Saved entries ->
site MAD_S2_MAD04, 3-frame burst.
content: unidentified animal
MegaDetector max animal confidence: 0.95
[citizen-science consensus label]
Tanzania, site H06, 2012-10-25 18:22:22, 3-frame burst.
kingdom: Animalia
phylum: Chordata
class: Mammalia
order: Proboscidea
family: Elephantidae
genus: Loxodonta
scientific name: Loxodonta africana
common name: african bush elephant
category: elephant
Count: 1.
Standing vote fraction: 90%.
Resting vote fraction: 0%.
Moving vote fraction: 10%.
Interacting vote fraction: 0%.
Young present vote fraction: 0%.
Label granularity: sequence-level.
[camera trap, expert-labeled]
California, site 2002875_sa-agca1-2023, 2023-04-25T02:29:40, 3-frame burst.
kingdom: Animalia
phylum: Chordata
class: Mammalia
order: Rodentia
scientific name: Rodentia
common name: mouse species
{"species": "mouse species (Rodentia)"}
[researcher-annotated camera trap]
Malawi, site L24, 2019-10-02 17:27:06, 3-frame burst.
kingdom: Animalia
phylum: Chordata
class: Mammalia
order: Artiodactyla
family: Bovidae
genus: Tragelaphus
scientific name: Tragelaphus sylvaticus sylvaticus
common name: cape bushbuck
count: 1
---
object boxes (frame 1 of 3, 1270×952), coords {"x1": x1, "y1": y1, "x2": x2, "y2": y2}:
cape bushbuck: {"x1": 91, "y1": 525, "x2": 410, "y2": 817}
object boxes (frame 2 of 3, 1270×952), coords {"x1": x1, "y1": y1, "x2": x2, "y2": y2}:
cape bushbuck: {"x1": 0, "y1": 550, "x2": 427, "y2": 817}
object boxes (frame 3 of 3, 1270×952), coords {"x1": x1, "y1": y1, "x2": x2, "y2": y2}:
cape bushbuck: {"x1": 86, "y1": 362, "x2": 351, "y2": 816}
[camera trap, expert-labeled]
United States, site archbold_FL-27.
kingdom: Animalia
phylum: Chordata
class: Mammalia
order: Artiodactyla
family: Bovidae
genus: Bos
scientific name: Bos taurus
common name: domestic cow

WHAT IS NEEDED ->
Select and copy every line from the records that includes the word "fraction".

EXERCISE ANSWER ->
Standing vote fraction: 90%.
Resting vote fraction: 0%.
Moving vote fraction: 10%.
Interacting vote fraction: 0%.
Young present vote fraction: 0%.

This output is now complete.